CEO Paul J. Romanowski noted continued impact on new home demand amid ongoing affordability constraints and cautious consumer sentiment.
“We expect our sales incentives to remain elevated and increase further during the fourth quarter, the extent to which will depend on the strength of demand during the remainder of summer, changes in mortgage interest rates and other market conditions,” Romanowski said.
The incentives do, however, increase costs for D.R. Horton and weigh on its margins.
While the company did sequentially maintain a home sales gross margin of 21.8% in the reported quarter, Romanowski said during an earnings call that the company expected margins to take a step down to between 21% and 21.5% in the upcoming quarter.
The homebuilder expects fourth-quarter revenues in the range of $9.1 billion to $9.6 billion, compared with analysts’ estimate of $9.68 billion, according to data compiled by LSEG.
On an adjusted basis, D.R. Horton earned $3.36 per share in the quarter ended June 30, compared with analysts’ average estimate of $2.88 a share.
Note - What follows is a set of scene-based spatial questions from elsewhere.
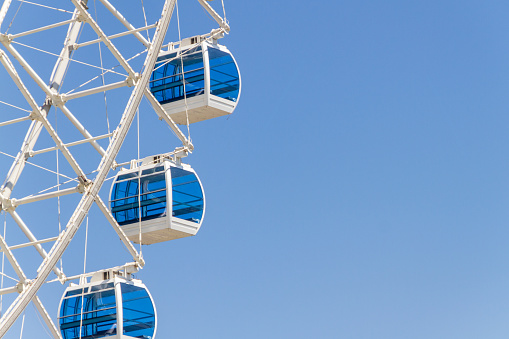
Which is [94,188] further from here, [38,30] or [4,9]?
[4,9]

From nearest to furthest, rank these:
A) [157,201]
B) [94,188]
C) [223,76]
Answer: [94,188]
[157,201]
[223,76]

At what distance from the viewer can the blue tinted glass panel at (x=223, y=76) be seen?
88.2ft

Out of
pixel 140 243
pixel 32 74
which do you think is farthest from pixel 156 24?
pixel 140 243

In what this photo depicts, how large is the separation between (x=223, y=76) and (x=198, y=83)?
0.57 meters

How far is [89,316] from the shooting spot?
2491 centimetres

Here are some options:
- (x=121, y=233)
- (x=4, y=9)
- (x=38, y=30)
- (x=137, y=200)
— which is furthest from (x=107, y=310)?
(x=4, y=9)

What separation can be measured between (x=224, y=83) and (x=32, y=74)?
517 cm

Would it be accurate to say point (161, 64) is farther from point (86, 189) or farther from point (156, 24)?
point (86, 189)

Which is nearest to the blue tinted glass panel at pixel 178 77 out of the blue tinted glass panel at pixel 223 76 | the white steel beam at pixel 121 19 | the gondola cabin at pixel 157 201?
the blue tinted glass panel at pixel 223 76

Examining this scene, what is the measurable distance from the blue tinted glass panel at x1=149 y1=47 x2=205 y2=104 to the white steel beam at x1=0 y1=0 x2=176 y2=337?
289 centimetres

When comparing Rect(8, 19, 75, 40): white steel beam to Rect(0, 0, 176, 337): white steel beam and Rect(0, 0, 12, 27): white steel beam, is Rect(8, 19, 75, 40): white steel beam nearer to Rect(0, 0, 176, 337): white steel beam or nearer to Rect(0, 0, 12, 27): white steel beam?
Rect(0, 0, 12, 27): white steel beam

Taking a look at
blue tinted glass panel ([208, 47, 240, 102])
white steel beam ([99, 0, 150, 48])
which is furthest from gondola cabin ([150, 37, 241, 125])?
white steel beam ([99, 0, 150, 48])

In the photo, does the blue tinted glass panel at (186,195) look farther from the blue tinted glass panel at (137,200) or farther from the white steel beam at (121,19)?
the white steel beam at (121,19)

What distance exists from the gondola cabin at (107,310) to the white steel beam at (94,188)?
293cm
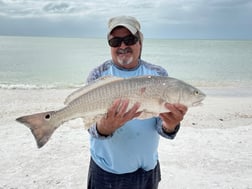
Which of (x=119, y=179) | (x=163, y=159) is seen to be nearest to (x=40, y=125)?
(x=119, y=179)

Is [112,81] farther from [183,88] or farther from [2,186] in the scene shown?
[2,186]

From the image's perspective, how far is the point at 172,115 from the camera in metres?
2.58

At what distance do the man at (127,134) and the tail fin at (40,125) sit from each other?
0.35m

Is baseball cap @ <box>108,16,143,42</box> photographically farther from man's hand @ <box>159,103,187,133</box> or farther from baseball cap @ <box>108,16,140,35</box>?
man's hand @ <box>159,103,187,133</box>

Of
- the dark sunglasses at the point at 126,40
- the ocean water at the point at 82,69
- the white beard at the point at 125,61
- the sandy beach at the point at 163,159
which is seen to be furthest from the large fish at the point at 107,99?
the ocean water at the point at 82,69

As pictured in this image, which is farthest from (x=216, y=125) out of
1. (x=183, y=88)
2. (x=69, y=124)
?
(x=183, y=88)

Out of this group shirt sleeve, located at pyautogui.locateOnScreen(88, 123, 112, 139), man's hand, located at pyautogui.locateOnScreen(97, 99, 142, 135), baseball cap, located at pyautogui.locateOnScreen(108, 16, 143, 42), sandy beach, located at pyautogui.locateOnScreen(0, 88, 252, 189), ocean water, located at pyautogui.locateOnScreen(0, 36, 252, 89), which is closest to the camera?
man's hand, located at pyautogui.locateOnScreen(97, 99, 142, 135)

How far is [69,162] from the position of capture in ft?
20.5

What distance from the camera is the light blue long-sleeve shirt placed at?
A: 2.68 meters

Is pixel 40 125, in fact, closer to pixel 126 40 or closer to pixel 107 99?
pixel 107 99

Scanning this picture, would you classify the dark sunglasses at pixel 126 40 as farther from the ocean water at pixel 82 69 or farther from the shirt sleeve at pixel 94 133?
the ocean water at pixel 82 69

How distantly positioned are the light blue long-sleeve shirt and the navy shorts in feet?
0.16

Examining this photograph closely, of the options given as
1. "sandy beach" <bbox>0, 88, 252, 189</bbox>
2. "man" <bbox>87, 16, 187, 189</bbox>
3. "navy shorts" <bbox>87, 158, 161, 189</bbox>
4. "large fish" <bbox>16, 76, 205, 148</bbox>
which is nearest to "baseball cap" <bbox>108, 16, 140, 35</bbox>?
"man" <bbox>87, 16, 187, 189</bbox>

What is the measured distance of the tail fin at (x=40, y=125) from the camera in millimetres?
2479
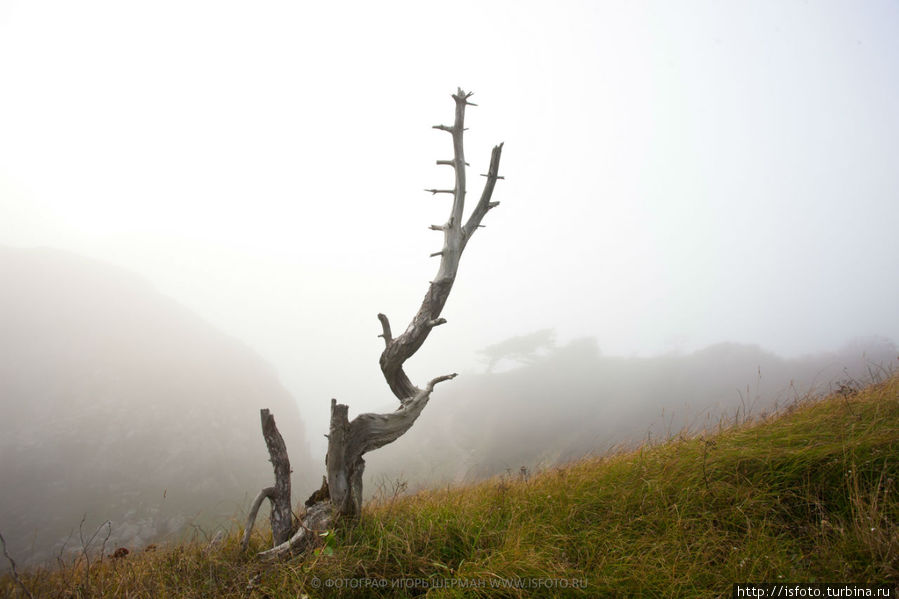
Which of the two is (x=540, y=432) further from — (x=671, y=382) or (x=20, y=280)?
(x=20, y=280)

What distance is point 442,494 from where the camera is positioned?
5.90 metres

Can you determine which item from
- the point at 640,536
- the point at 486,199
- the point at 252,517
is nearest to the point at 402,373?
the point at 252,517

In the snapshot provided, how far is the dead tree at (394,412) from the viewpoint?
4441mm

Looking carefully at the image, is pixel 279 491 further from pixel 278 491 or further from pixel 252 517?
pixel 252 517

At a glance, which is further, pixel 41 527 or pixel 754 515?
pixel 41 527

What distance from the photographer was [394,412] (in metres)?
5.11

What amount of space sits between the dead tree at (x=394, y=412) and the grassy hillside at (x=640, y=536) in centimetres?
38

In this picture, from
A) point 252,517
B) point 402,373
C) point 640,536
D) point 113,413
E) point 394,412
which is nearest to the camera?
point 640,536

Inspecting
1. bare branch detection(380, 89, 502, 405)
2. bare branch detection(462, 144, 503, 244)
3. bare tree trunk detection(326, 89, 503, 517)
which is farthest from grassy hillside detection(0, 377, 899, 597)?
bare branch detection(462, 144, 503, 244)

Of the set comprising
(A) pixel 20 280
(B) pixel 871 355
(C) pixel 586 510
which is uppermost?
(A) pixel 20 280

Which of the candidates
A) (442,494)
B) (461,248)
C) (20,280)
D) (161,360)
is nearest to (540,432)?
(442,494)

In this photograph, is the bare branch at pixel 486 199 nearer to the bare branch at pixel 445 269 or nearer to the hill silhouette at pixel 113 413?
the bare branch at pixel 445 269

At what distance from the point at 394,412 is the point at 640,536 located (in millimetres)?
3284

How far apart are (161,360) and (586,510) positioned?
163 feet
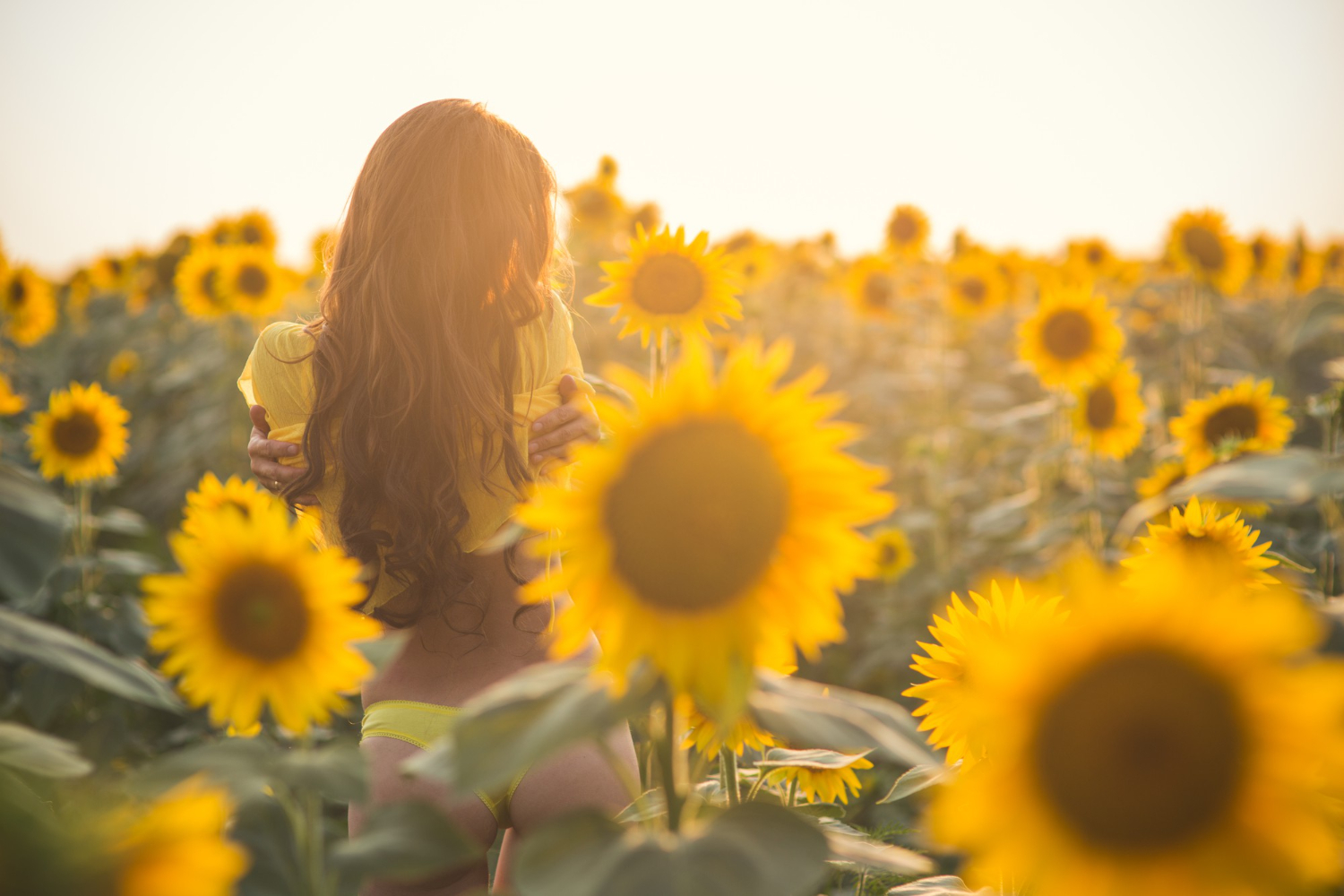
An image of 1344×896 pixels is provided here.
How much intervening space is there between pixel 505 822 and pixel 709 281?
180 centimetres

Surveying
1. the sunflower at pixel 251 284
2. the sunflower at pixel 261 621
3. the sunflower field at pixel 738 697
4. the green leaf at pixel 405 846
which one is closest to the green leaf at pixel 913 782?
the sunflower field at pixel 738 697

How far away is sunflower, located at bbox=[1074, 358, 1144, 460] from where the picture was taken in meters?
4.16

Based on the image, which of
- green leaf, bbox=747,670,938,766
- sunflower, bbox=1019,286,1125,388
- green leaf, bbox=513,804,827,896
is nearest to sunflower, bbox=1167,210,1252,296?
sunflower, bbox=1019,286,1125,388

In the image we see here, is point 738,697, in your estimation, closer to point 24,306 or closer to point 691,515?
point 691,515

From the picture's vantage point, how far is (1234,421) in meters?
3.58

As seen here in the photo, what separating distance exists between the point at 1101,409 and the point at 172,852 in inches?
166

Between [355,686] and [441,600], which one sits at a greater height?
[355,686]

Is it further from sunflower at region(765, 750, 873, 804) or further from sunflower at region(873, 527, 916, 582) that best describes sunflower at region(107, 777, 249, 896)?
sunflower at region(873, 527, 916, 582)

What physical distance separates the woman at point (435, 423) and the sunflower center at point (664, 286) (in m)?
0.74

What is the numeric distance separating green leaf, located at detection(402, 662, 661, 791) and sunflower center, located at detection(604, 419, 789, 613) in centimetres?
10

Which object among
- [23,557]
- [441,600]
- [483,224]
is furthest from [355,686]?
[483,224]

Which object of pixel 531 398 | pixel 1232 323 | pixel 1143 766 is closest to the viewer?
pixel 1143 766

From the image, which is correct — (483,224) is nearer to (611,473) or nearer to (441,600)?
(441,600)

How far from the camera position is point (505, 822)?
6.61ft
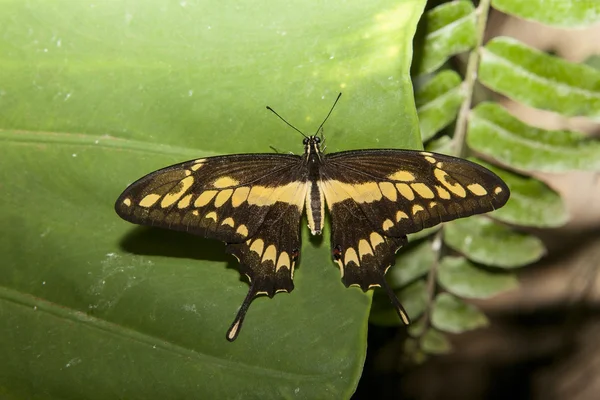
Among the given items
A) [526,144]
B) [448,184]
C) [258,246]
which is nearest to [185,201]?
[258,246]

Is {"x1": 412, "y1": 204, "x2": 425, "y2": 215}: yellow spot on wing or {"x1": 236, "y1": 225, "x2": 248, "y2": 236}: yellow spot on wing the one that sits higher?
{"x1": 412, "y1": 204, "x2": 425, "y2": 215}: yellow spot on wing

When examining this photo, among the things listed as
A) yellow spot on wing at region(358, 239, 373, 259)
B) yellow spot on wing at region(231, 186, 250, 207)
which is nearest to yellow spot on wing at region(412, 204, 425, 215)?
yellow spot on wing at region(358, 239, 373, 259)

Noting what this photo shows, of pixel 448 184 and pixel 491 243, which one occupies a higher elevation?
pixel 448 184

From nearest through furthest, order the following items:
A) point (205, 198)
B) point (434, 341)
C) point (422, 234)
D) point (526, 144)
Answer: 1. point (205, 198)
2. point (526, 144)
3. point (422, 234)
4. point (434, 341)

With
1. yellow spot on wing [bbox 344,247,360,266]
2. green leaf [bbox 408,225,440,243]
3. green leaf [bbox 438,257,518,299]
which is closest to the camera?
yellow spot on wing [bbox 344,247,360,266]

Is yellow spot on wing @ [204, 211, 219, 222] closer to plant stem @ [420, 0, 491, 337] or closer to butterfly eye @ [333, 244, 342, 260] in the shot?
butterfly eye @ [333, 244, 342, 260]

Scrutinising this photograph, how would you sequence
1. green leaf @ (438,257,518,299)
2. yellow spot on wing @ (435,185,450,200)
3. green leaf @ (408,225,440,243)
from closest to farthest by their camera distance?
yellow spot on wing @ (435,185,450,200) < green leaf @ (408,225,440,243) < green leaf @ (438,257,518,299)

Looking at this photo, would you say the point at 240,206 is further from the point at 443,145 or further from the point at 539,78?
the point at 539,78

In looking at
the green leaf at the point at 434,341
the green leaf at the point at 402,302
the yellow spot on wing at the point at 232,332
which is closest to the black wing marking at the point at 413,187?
the yellow spot on wing at the point at 232,332
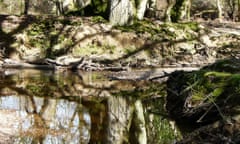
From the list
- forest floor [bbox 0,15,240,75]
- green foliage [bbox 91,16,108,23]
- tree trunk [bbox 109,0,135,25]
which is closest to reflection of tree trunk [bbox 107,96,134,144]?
forest floor [bbox 0,15,240,75]

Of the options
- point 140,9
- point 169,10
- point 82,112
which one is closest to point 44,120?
point 82,112

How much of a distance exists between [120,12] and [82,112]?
10609mm

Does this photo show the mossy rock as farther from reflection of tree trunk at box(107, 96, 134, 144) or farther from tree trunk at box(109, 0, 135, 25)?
tree trunk at box(109, 0, 135, 25)

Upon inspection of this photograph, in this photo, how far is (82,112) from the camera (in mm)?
9164

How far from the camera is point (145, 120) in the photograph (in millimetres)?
8594

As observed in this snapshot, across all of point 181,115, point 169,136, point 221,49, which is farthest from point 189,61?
point 169,136

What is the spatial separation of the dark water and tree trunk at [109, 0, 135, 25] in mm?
5694

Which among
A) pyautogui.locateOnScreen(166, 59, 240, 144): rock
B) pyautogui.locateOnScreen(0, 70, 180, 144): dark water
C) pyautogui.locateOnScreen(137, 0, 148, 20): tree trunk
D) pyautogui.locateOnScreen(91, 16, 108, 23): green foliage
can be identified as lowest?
pyautogui.locateOnScreen(0, 70, 180, 144): dark water

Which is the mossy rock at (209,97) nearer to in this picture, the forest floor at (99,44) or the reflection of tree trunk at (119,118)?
the reflection of tree trunk at (119,118)

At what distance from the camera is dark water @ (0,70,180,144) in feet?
24.4

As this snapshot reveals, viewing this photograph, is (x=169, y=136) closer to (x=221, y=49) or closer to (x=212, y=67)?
(x=212, y=67)

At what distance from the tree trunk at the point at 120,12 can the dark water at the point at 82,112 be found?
5.69 meters

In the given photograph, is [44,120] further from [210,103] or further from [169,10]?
[169,10]

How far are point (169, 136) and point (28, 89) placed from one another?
5.72m
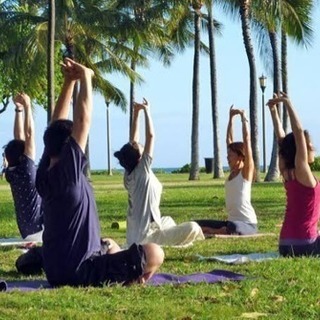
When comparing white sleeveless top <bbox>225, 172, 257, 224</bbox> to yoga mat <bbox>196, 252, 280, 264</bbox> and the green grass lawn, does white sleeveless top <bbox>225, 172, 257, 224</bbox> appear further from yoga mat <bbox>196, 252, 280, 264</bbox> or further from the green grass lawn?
the green grass lawn

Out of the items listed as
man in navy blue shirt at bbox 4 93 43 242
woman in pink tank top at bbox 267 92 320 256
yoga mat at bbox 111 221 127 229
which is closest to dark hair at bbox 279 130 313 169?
Result: woman in pink tank top at bbox 267 92 320 256

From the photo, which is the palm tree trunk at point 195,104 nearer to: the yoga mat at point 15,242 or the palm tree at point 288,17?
the palm tree at point 288,17

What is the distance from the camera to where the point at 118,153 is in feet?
34.9

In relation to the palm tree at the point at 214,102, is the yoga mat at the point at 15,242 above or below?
below

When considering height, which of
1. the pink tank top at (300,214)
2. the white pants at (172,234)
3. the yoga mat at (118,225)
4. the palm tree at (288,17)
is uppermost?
the palm tree at (288,17)

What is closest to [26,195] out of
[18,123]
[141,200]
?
[18,123]

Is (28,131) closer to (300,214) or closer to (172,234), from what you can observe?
(172,234)

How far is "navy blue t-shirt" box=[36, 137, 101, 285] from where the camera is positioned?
7.23 metres

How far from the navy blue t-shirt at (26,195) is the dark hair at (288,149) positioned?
271 centimetres

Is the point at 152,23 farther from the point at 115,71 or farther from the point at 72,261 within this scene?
the point at 72,261

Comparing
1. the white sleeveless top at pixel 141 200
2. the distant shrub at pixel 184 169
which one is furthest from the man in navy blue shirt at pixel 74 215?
the distant shrub at pixel 184 169

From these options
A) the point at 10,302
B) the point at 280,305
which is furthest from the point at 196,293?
the point at 10,302

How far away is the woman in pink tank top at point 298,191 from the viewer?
8906mm

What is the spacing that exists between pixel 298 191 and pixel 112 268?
2453mm
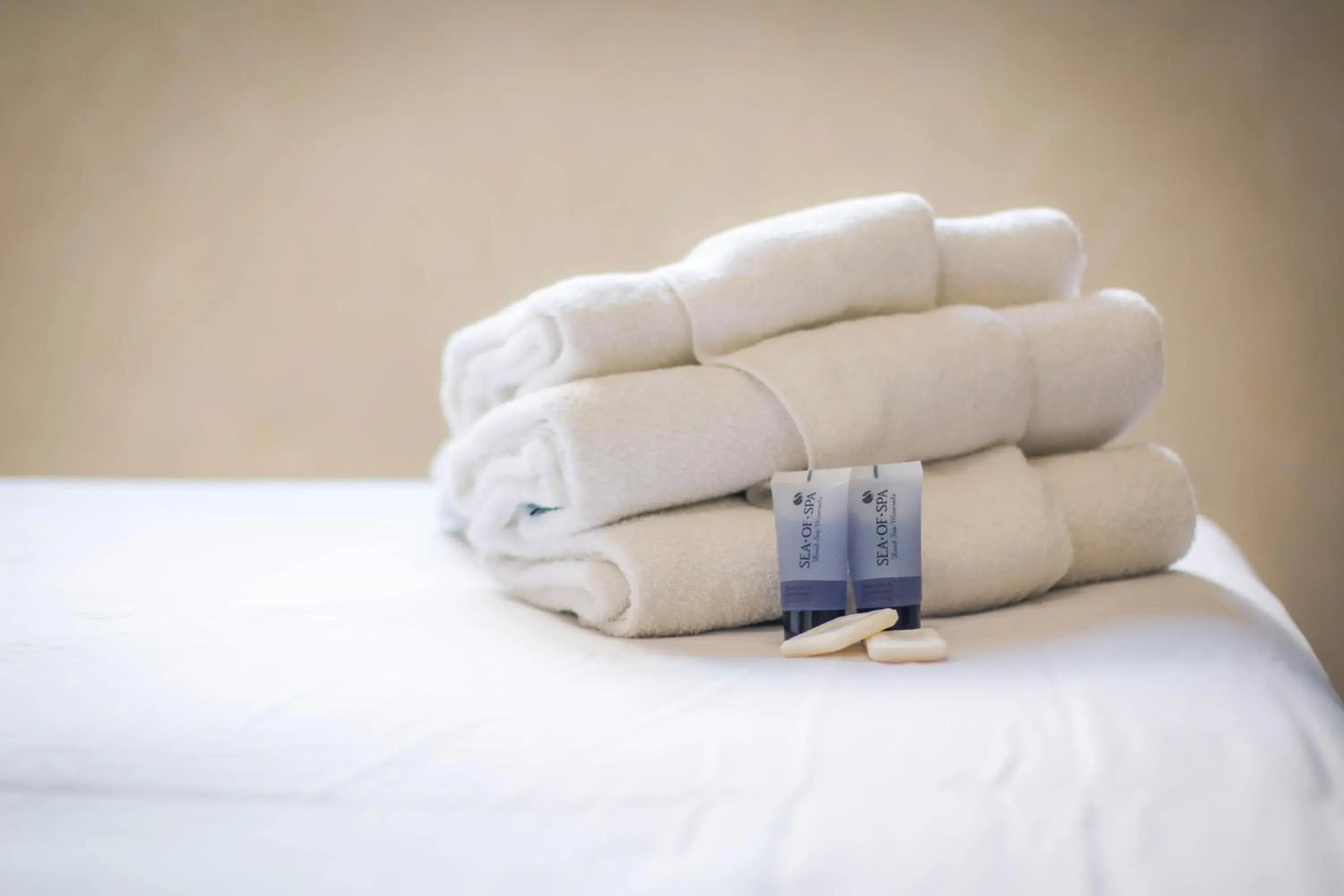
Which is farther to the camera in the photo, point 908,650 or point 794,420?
point 794,420

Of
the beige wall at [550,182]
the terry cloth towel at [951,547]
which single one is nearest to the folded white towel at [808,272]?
the terry cloth towel at [951,547]

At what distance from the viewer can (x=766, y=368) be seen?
85 cm

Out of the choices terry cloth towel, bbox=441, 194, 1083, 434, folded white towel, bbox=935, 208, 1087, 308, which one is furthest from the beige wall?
terry cloth towel, bbox=441, 194, 1083, 434

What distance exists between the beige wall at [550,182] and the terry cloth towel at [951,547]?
95cm

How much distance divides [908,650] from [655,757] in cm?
22

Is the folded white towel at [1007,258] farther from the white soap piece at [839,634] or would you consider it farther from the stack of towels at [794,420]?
the white soap piece at [839,634]

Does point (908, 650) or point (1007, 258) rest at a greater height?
point (1007, 258)

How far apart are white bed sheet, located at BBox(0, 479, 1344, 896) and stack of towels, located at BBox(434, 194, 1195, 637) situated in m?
0.05

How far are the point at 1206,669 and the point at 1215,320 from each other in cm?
129

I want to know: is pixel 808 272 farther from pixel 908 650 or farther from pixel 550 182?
pixel 550 182

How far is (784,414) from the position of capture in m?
0.85

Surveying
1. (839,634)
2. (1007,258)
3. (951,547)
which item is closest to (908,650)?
(839,634)

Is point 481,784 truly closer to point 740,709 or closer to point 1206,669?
point 740,709

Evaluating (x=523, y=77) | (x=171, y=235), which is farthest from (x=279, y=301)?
(x=523, y=77)
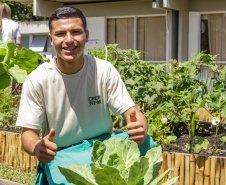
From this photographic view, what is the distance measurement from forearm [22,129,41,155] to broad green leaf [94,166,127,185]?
1067mm

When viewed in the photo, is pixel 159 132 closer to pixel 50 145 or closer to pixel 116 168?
pixel 50 145

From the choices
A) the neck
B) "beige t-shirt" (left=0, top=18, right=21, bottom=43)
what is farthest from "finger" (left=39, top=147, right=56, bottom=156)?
"beige t-shirt" (left=0, top=18, right=21, bottom=43)

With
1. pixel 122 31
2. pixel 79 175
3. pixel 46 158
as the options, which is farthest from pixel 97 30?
pixel 79 175

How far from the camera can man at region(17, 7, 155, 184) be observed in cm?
269

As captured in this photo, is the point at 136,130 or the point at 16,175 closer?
the point at 136,130

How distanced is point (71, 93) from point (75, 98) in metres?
0.04

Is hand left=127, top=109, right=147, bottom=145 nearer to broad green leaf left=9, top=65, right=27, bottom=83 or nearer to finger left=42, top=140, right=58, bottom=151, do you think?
finger left=42, top=140, right=58, bottom=151

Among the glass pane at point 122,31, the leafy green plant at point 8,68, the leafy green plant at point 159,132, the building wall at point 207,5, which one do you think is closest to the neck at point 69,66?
the leafy green plant at point 8,68

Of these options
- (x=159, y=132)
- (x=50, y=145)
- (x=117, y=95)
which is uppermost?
(x=117, y=95)

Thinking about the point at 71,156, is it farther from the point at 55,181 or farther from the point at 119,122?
the point at 119,122

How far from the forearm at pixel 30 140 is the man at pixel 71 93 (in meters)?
0.02

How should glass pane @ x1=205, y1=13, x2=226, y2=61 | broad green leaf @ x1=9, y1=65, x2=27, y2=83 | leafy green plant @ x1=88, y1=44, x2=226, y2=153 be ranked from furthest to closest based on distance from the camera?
glass pane @ x1=205, y1=13, x2=226, y2=61 < leafy green plant @ x1=88, y1=44, x2=226, y2=153 < broad green leaf @ x1=9, y1=65, x2=27, y2=83

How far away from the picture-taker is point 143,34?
12273 millimetres

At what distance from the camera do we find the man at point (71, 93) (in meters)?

The Arlington, Texas-based company’s third-quarter revenue fell 7.4% from a year ago to $9.23 billion, compared with analysts’ estimate of $8.76 billion.
It narrowed its annual consolidated revenue forecast range to between $33.7 billion and $34.2 billion from its earlier forecast of $33.3 billion to $34.8 billion.
Transaction closings from homebuilding operations for the year are expected to be between 85,000 and 85,500 homes, compared with its earlier forecast of 85,000 to 87,000 homes.